SOURCE EXTRACT:
Six days later, Bush issued an executive order creating a Critical Infrastructure Board headed by Clarke. Comprising 26 federal agencies, it was formed to protect the information infrastructure controlling everything from financial systems to the power grid to telephone and Internet communications. The board is working with industry representatives to draft a national strategy for cybersecurity. Clarke reports to Homeland Security Office Director Tom Ridge and National Security Advisor Condoleeza Rice.

Clarke already has made waves. On the day of his appointment, he put out for public comment a proposal to create GovNet, a secure federal network separate from the public Internet -- an idea that has already attracted criticism as an unnecessarily redundant network. In early November, he made a 10-day trip to Silicon Valley to solicit suggestions on cybersecurity from 18 top executives, including Cisco CEO John Chambers and Symantec CEO John Thompson.

In addition to building a secure network for the government, Clarke is urging cell-phone companies to make wireless frequencies available to government emergency personnel during crises. And he's set to hire Microsoft Chief Security Officer Howard A. Schmidt to beef up his organization. Clarke recently spoke with BusinessWeek Correspondent Catherine Yang about his challenges, agenda, and some fresh initiatives. Here are edited excerpts of their conversation:


National Security Council member Clarke is now Special Advisor to the President for Cyberspace Security
Q: How serious is the threat to cybersecurity?
A:
You shouldn't assume the future based on the past. Prior to September 11, a lot of people thought terrorism was a nuisance and a cost of doing business, because they looked only at what al Qaeda had done in the past. Al Qaeda had attacked two embassies and a destroyer. People assumed that's all that would ever happen.

What is a better tactic is to look at your vulnerabilities and ask what could people do with what level of difficulty. If most companies and government agencies do that today, they'll find out they have a lot of vulnerabilities. People could do very significant damage with a moderate degree of difficulty.

[Collected data]
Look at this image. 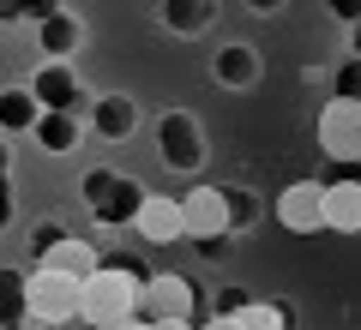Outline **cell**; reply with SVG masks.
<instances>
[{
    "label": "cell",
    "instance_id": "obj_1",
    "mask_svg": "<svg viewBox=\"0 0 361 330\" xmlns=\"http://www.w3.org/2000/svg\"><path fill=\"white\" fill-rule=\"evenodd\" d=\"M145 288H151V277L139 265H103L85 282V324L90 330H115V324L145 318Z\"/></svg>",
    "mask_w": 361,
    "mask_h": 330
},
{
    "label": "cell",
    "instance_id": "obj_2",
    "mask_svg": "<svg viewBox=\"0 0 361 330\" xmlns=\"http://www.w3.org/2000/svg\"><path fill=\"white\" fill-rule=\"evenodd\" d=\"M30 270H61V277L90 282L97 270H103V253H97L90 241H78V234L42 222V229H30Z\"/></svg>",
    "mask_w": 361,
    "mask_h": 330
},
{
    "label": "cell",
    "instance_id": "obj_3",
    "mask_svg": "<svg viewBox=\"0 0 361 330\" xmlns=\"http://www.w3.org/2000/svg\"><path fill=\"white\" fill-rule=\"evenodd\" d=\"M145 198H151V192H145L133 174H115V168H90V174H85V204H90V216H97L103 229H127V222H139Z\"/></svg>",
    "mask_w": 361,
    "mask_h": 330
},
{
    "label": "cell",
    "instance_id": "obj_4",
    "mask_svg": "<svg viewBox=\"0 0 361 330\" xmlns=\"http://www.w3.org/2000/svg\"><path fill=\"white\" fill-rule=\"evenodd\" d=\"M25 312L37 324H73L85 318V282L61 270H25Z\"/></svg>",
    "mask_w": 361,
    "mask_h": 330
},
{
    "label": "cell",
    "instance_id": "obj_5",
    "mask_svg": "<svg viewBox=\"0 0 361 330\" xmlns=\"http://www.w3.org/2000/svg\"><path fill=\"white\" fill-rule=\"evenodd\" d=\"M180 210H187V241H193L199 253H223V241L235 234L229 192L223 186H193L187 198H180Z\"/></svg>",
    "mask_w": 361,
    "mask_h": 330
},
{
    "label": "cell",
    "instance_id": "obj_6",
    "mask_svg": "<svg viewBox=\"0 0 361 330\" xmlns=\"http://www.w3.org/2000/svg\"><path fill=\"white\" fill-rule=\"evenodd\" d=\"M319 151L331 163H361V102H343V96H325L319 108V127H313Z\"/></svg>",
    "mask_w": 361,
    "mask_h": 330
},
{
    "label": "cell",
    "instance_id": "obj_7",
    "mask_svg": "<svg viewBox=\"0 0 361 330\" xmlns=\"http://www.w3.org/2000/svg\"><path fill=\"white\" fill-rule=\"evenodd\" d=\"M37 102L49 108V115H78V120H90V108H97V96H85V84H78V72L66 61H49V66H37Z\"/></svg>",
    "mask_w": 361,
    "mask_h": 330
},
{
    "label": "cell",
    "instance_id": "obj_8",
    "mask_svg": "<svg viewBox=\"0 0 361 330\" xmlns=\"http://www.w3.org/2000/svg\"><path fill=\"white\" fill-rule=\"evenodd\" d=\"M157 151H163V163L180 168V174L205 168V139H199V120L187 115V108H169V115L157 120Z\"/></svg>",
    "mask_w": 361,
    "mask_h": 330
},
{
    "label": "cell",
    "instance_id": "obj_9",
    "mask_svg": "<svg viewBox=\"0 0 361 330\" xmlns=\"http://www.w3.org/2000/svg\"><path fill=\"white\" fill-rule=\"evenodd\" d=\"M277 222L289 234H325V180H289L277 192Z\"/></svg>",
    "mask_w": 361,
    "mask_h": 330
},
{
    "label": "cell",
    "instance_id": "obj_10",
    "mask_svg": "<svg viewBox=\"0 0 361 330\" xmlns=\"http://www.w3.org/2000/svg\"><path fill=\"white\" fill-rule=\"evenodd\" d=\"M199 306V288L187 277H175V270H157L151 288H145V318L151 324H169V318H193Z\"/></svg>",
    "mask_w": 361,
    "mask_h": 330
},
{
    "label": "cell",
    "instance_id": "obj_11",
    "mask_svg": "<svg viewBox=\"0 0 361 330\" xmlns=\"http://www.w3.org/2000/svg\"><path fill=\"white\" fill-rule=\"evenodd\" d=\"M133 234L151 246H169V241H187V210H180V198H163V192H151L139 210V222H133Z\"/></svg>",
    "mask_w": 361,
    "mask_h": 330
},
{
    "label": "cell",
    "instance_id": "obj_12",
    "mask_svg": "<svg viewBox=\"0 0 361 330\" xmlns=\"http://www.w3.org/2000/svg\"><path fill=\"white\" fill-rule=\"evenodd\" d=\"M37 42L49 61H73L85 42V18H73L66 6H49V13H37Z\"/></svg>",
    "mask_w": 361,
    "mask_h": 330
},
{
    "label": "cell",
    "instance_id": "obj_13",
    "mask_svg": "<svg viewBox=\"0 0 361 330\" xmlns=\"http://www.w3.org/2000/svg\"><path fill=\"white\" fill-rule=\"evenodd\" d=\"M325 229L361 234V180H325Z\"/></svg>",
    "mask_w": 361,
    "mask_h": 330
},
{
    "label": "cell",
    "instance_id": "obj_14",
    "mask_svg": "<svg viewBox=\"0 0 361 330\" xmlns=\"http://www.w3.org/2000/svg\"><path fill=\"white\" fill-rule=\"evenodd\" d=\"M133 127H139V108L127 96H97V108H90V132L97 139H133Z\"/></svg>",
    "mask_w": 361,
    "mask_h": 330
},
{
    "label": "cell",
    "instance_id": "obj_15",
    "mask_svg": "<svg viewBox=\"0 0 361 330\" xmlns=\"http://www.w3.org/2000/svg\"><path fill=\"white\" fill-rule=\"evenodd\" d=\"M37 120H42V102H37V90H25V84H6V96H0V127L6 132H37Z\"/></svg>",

TASKS AND EXERCISES:
• 1. In the cybersecurity interview excerpt, how many federal agencies make up the Critical Infrastructure Board?
• 2. Continue the cybersecurity interview excerpt from its final sentence.

RESULTS OF THE TASKS:
• 1. The board comprises 26 federal agencies.

• 2.
Q: Are we talking about al Qaeda and state-sponsored groups capable of cyberattacks -- or is this still in the realm of disgruntled teenagers, hackers, and criminals?
A:
Along one side of the spectrum are teenagers who typically deface Web pages, although we've had teenagers get into the controls of the dams in Arizona Central Project and then couldn't open the sluice gates. Higher up you've got professional hackers, who may do a bit of disruption. Then you have organized criminals who do fraud, extortion, and industrial espionage.

We have not seen terrorists groups -- with the exception of the Tamil Tigers [a group fighting for independence in Sri Lanka], who have been using information warfare techniques to be a pain and nuisance, but nothing significant. You've also got nation-states doing espionage. Nation-states can also do information war, which can take place in conjunction with conventional war or stand-alone to take down infrastructure. But we haven't seen nation-states do information warfare yet.

 


"We think the federal government is incapable of writing effective [cybersecurity] regulations"
 

Q: Given the scope of the problem, what's your mandate?
A:
The Critical Infrastructure Protection Board is supposed to worry about the security of the federal government's own systems and networks but also, and most important, work with the private sector on the security of their systems and networks. The trick is to do that without new regulation. We think the federal government is incapable of writing effective regulations in the era of cybersecurity.

Q: Over the next several months, what specific steps will your office take to attack this problem?
A:
The President has asked us to draft a national strategy to defend America in cyberspace. He has asked us to do it in conjunction with the private sector, so that it is not a merely a document written by bureaucrats for bureaucrats -- not a coffee-table book, but a strategy that lives in cyberspace. And the strategies change not on an annual or semiannual basis but when the threat changes or the technology changes or we discover a new way of doing things is better or that the way we are doing things is failing.

Q: When do you plan to have this strategy in place?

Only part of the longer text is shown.